:: Data excerpts ::

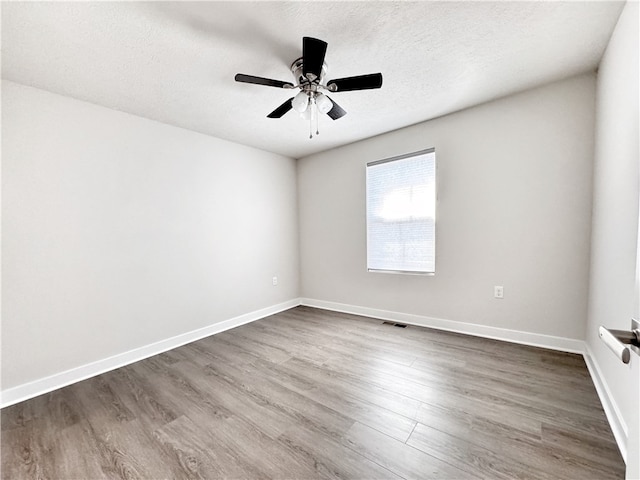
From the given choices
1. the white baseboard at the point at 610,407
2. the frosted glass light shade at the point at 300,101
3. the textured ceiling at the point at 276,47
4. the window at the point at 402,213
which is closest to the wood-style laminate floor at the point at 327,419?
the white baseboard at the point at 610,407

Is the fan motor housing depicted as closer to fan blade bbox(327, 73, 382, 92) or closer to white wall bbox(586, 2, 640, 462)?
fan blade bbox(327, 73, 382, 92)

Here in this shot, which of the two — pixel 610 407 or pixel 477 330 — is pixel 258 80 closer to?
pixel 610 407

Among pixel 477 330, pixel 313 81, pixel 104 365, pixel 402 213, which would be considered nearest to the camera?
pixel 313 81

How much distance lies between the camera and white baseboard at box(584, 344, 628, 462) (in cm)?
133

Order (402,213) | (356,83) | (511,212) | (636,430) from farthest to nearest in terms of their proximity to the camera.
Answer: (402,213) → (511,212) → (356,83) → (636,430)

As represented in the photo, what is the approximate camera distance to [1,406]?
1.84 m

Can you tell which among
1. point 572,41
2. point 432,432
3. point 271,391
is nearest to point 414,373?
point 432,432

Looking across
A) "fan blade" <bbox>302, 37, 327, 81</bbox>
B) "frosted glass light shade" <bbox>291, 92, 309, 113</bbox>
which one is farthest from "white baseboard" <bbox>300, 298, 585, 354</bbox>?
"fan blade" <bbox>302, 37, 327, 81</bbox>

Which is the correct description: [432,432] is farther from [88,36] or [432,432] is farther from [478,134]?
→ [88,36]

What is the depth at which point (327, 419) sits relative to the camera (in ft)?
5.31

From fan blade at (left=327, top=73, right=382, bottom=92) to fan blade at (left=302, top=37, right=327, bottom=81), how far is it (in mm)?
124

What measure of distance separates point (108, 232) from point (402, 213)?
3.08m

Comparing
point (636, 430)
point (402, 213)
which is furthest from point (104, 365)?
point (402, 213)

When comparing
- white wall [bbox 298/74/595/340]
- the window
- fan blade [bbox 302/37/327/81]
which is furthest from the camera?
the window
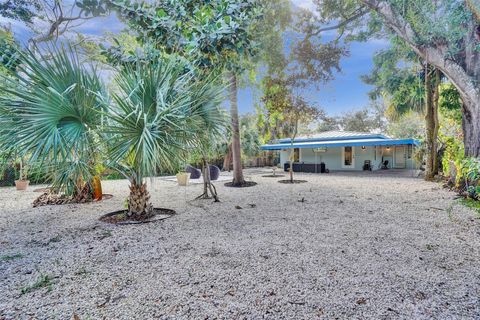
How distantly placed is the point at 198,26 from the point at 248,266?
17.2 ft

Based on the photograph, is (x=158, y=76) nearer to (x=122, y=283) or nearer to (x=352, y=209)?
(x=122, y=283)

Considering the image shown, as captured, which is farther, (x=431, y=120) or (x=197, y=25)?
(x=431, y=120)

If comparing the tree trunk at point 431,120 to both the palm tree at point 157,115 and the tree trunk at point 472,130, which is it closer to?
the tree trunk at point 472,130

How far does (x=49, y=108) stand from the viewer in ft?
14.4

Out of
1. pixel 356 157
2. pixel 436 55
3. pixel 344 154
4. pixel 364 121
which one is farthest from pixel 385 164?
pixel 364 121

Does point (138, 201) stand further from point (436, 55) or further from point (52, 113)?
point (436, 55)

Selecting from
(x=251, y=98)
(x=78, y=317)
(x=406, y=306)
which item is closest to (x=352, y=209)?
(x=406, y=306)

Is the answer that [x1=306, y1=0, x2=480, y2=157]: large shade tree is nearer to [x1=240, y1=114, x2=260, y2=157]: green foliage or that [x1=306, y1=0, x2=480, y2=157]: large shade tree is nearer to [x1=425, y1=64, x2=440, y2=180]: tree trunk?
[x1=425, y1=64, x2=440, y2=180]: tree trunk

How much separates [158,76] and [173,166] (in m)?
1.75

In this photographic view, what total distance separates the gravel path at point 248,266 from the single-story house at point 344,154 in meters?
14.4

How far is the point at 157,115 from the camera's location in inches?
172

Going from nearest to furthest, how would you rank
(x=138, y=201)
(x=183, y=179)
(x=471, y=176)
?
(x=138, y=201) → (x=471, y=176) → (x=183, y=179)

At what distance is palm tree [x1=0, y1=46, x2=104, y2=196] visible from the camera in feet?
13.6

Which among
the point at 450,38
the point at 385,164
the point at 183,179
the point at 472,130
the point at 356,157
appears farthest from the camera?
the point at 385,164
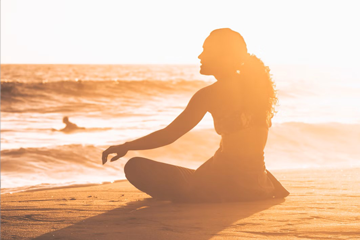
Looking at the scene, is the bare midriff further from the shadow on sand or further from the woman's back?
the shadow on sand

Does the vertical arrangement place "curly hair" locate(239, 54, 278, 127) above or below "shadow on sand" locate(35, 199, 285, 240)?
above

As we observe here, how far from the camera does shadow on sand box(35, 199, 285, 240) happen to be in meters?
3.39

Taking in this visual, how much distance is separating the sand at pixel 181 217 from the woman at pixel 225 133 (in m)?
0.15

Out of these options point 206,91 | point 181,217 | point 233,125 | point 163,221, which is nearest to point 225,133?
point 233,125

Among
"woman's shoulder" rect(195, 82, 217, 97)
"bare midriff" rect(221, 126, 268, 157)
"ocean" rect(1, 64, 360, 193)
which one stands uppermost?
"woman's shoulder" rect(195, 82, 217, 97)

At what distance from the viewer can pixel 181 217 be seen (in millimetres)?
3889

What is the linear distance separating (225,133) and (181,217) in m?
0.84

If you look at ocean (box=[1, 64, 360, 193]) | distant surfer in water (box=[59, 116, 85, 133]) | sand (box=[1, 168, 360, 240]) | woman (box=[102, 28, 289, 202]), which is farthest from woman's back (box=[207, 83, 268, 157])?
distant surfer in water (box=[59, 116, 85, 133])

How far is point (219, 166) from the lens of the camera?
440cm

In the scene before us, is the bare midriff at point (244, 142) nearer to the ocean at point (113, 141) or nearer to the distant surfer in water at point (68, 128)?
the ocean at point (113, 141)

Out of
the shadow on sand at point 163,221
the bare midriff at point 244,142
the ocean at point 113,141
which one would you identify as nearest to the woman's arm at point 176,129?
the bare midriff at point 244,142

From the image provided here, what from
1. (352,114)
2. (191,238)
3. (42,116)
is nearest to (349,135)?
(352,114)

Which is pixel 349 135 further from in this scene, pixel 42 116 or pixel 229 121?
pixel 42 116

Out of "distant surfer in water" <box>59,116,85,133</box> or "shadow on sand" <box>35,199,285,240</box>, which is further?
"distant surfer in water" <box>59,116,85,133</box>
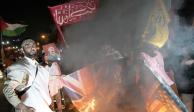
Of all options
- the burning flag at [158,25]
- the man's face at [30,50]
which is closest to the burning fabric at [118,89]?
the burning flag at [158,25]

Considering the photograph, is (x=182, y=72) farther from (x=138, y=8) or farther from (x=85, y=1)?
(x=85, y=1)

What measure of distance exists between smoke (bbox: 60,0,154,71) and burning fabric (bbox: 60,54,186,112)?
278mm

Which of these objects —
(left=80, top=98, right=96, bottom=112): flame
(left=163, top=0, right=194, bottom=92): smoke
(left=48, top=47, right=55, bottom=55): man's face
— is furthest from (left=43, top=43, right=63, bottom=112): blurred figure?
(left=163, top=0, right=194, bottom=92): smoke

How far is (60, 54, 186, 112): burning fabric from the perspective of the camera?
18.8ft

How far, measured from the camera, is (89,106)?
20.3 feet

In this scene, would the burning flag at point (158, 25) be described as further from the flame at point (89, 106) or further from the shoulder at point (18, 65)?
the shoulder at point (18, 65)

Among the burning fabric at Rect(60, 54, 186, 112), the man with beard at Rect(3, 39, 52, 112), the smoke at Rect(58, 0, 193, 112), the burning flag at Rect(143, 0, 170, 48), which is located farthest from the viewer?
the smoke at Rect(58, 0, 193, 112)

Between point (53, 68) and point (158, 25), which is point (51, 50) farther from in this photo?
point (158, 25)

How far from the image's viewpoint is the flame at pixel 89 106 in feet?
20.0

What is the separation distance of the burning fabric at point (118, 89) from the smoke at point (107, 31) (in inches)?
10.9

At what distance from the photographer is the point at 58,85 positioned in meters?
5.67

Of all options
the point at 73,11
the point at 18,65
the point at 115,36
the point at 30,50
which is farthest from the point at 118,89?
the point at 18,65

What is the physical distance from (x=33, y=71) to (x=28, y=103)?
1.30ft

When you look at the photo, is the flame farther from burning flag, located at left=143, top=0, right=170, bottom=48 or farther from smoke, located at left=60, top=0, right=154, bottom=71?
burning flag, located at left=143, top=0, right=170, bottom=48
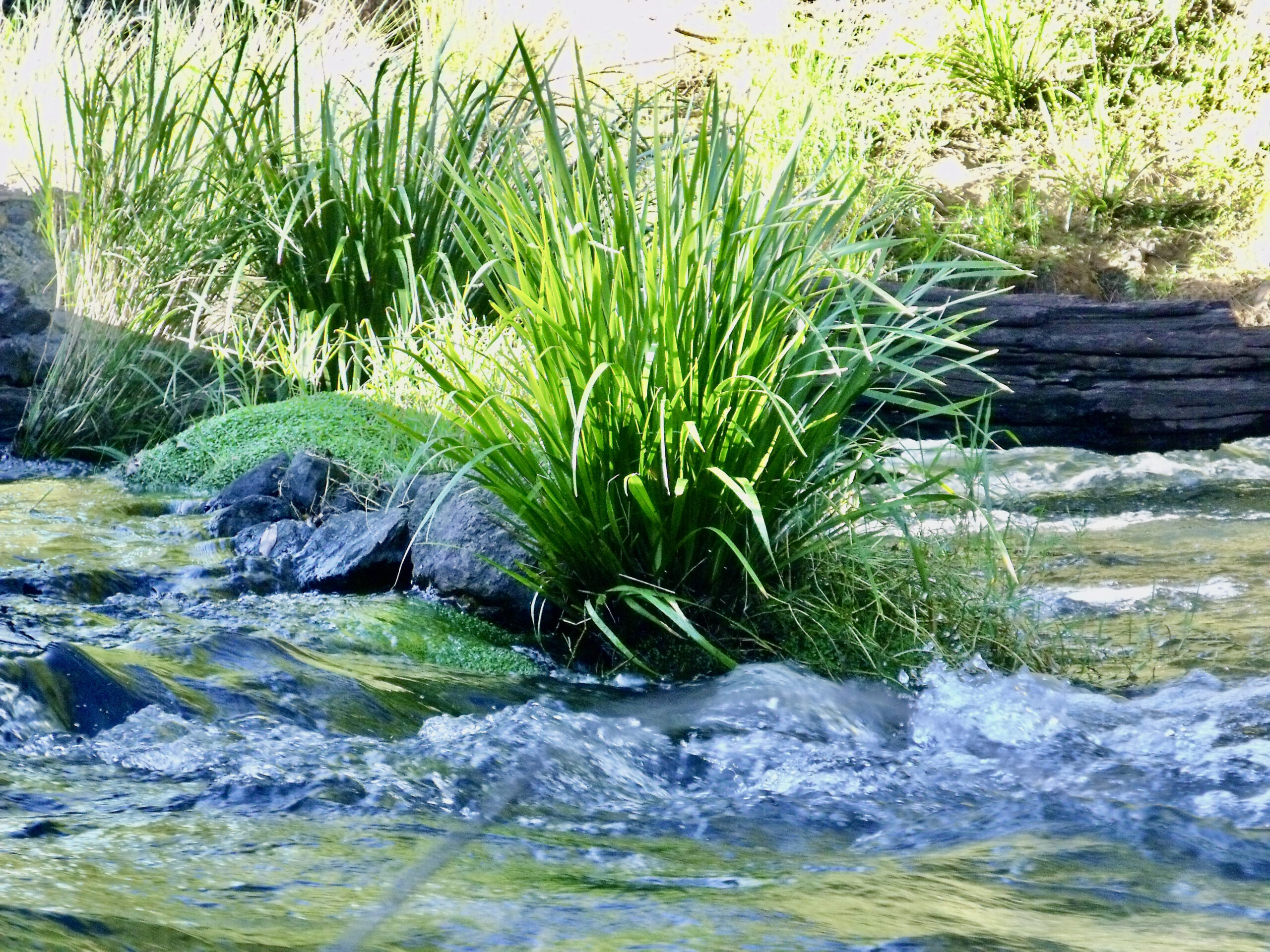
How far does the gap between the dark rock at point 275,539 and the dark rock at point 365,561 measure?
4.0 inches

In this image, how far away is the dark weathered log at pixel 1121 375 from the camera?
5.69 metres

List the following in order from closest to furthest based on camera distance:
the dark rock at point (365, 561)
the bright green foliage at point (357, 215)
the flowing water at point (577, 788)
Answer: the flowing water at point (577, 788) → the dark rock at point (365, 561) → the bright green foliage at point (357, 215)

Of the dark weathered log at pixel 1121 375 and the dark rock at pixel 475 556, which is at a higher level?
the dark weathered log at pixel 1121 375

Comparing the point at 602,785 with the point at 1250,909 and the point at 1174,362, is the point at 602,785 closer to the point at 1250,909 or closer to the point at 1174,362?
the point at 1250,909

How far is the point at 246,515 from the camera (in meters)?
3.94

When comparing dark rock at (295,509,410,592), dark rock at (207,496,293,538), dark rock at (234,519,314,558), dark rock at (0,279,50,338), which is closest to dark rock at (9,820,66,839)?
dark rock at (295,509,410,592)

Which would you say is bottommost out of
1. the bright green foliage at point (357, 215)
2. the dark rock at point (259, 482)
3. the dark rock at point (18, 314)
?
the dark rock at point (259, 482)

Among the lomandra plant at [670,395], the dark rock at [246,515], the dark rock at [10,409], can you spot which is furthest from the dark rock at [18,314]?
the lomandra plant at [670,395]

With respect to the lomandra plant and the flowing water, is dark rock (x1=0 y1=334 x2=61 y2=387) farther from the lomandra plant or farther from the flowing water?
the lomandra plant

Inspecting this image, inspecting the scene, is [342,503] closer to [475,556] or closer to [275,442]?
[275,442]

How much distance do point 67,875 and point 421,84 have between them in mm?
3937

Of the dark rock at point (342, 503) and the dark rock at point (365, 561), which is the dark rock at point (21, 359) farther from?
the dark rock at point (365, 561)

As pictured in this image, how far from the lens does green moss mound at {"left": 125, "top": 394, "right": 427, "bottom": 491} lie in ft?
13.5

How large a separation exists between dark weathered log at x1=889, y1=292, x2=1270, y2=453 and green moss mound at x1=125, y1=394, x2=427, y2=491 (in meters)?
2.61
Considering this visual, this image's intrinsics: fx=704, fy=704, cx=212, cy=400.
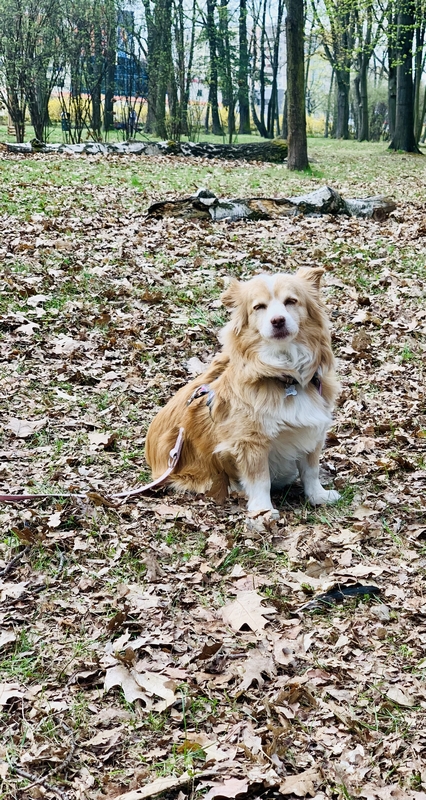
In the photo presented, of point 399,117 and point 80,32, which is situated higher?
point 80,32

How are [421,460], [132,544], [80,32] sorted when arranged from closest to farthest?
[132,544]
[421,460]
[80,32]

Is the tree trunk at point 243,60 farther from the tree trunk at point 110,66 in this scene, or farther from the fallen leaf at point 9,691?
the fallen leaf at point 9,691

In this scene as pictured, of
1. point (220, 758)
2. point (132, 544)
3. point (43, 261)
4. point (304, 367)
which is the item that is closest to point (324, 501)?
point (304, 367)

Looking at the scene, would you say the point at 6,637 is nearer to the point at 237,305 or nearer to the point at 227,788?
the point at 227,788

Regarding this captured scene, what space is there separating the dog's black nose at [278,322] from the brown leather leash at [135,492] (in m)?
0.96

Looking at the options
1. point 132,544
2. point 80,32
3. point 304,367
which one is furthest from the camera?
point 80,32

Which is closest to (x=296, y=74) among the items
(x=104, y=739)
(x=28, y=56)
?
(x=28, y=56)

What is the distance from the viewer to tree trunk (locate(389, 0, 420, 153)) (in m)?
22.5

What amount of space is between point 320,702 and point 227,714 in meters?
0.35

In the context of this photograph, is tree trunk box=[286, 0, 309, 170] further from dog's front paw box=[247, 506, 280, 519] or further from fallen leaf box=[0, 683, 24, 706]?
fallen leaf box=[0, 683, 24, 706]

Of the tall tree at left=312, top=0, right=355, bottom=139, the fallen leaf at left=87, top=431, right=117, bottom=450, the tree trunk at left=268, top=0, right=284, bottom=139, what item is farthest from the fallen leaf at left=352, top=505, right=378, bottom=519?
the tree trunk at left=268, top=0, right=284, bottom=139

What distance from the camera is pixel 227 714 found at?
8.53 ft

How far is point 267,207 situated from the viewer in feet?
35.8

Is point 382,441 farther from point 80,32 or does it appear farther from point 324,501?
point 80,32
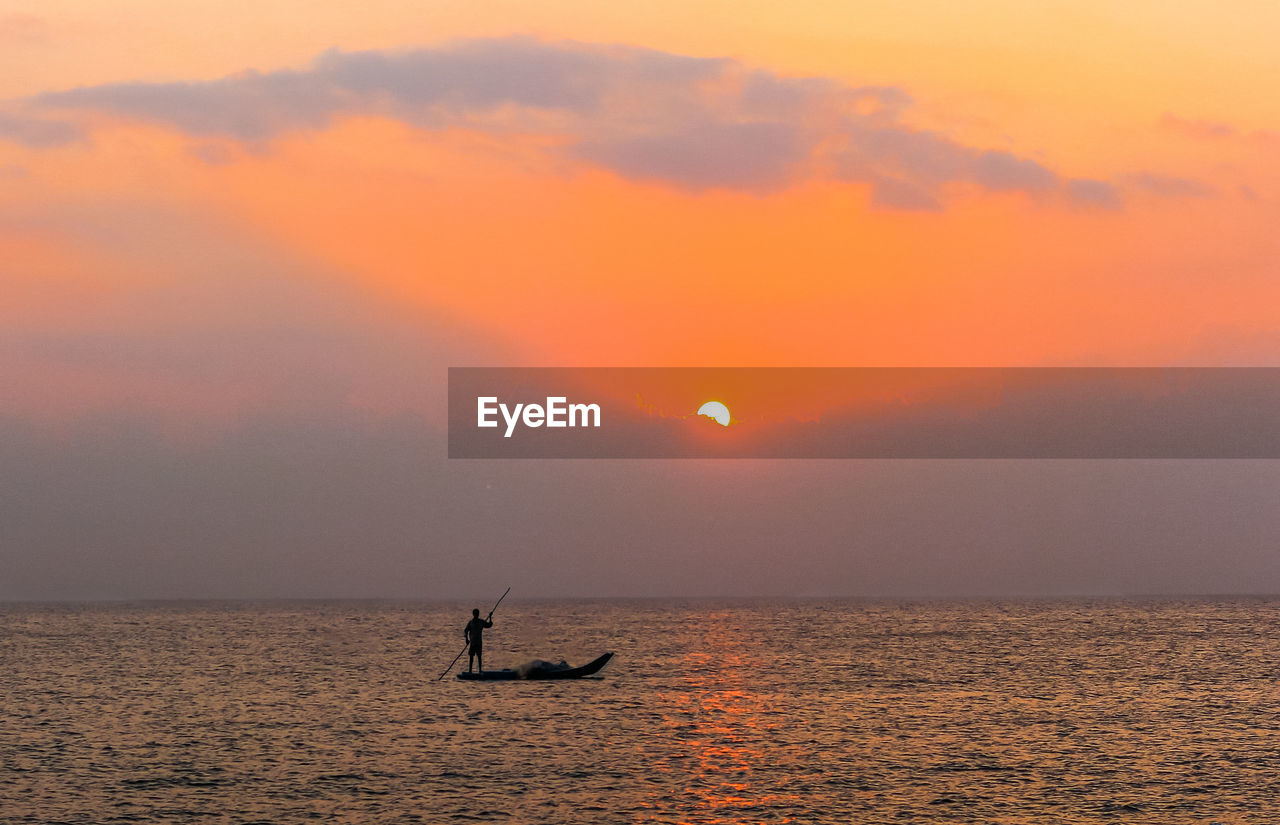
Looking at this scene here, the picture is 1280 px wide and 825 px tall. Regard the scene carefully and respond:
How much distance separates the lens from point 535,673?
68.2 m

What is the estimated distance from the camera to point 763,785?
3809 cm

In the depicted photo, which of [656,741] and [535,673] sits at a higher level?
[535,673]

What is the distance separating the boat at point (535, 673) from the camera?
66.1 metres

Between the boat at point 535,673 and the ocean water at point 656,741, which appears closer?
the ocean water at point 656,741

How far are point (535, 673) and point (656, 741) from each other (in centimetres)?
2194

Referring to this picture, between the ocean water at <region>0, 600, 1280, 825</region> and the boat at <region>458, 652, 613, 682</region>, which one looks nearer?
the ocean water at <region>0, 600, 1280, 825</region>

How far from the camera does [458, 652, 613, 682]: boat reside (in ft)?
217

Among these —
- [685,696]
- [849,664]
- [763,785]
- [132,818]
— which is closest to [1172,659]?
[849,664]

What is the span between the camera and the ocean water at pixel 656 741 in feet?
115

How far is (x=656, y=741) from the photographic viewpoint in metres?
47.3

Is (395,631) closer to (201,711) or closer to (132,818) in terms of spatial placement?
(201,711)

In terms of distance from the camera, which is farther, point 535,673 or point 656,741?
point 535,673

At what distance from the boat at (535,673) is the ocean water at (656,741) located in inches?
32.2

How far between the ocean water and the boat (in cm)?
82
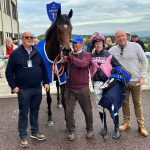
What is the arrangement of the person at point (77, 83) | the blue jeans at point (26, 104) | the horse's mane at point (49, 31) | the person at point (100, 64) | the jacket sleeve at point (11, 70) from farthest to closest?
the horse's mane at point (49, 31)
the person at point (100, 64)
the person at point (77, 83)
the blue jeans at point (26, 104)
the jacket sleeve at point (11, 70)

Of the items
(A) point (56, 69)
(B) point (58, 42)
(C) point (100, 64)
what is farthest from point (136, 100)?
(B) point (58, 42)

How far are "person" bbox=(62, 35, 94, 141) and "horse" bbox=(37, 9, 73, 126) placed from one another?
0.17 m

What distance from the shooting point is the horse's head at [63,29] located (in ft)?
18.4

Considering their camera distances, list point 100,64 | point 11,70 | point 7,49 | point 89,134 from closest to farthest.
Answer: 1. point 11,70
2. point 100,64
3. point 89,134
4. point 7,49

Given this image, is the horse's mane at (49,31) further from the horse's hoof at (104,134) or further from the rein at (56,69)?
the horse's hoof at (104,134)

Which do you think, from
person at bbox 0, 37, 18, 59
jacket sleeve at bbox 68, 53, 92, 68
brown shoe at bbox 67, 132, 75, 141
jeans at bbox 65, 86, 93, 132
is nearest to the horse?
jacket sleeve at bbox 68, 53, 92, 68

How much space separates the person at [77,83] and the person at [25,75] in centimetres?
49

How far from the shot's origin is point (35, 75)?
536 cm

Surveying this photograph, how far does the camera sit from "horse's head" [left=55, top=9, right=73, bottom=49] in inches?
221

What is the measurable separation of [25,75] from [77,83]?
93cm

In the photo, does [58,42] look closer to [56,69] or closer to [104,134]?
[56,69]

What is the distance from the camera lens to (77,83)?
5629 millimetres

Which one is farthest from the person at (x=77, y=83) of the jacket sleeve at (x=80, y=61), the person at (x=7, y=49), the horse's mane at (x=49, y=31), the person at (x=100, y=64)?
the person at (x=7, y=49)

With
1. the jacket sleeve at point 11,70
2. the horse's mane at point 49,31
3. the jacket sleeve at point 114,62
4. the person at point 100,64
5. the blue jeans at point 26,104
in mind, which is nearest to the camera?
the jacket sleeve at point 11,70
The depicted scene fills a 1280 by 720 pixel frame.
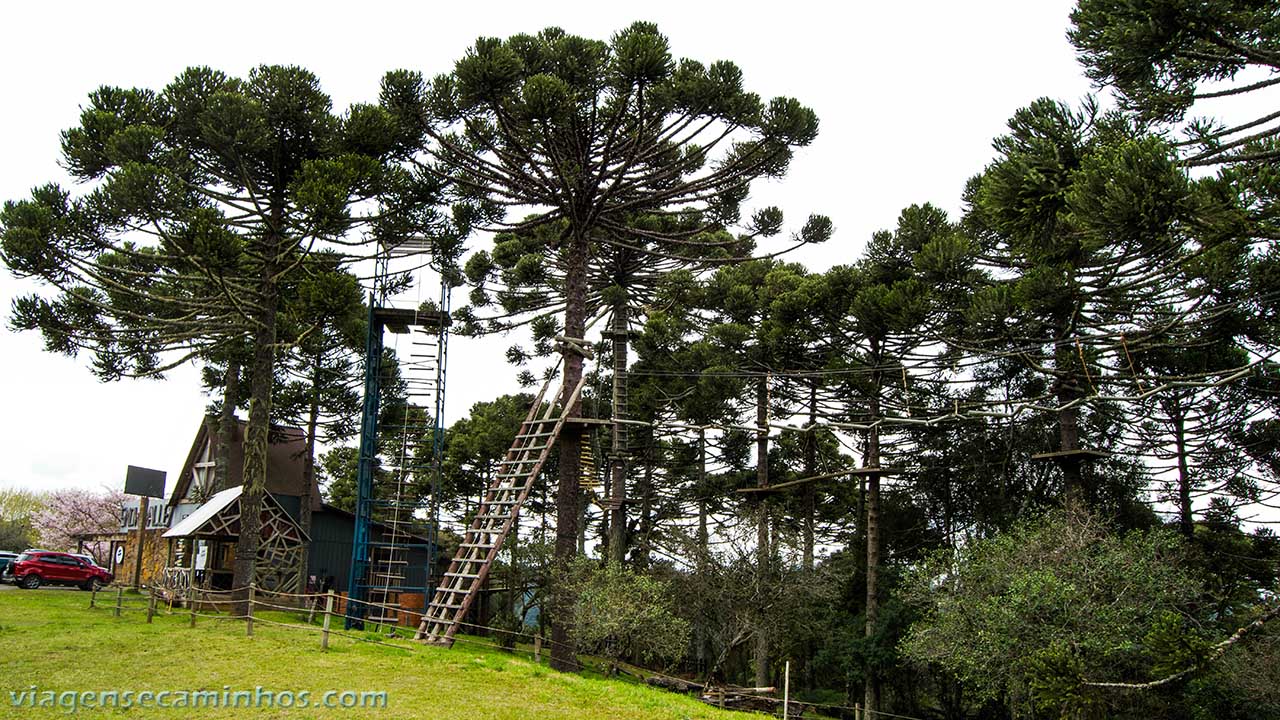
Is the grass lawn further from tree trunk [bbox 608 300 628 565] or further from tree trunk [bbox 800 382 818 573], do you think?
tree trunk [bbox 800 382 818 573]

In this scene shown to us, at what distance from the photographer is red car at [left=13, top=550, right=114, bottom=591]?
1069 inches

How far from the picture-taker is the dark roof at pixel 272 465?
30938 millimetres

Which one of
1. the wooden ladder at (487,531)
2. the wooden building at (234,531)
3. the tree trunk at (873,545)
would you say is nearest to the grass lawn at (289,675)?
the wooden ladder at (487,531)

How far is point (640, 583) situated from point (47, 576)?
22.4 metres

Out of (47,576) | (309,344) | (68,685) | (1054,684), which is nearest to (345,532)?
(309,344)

:::

Leaving out every picture, extract verbatim the lines from the one containing "How much space" through the last line of the listing, inclusive.

■ Solved problem ■
How much space separates the person at [77,83] and the person at [25,75] in centimetres?
49

How far from the shot's origin is point (35, 75)?
536 cm

Surveying this photograph, how far does the camera sit from "horse's head" [left=55, top=9, right=73, bottom=49] in inches?
221

What is the measurable separation of [25,75] from [77,83]?
93cm

In the photo, does [58,42] look closer to [56,69] or closer to [104,134]?
[56,69]

What is the distance from the camera lens to (77,83)?
5629 millimetres

Which one is farthest from the person at (x=77, y=83) of the jacket sleeve at (x=80, y=61), the person at (x=7, y=49), the horse's mane at (x=49, y=31), the person at (x=100, y=64)?
the person at (x=7, y=49)

With
1. the jacket sleeve at point 11,70
2. the horse's mane at point 49,31
3. the jacket sleeve at point 114,62
4. the person at point 100,64
5. the blue jeans at point 26,104
in mind, which is nearest to the camera?
the jacket sleeve at point 11,70
The depicted scene fills a 1280 by 720 pixel frame.
Is the grass lawn further from tree trunk [bbox 608 300 628 565] or further from tree trunk [bbox 800 382 818 573], do you think?
tree trunk [bbox 800 382 818 573]

In this scene shown to us, at what distance from the photographer is red car at [left=13, top=550, right=114, bottom=591]?
1069 inches

How far from the picture-taker is the dark roof at pixel 272 465?
30938 millimetres

Which one of
1. the wooden ladder at (487,531)
2. the wooden building at (234,531)
3. the tree trunk at (873,545)
would you say is nearest to the grass lawn at (289,675)?
the wooden ladder at (487,531)

How far is point (640, 583) situated from point (47, 576)?
22.4 metres

Out of (47,576) | (309,344) | (68,685) | (1054,684), which is nearest to (345,532)?
(309,344)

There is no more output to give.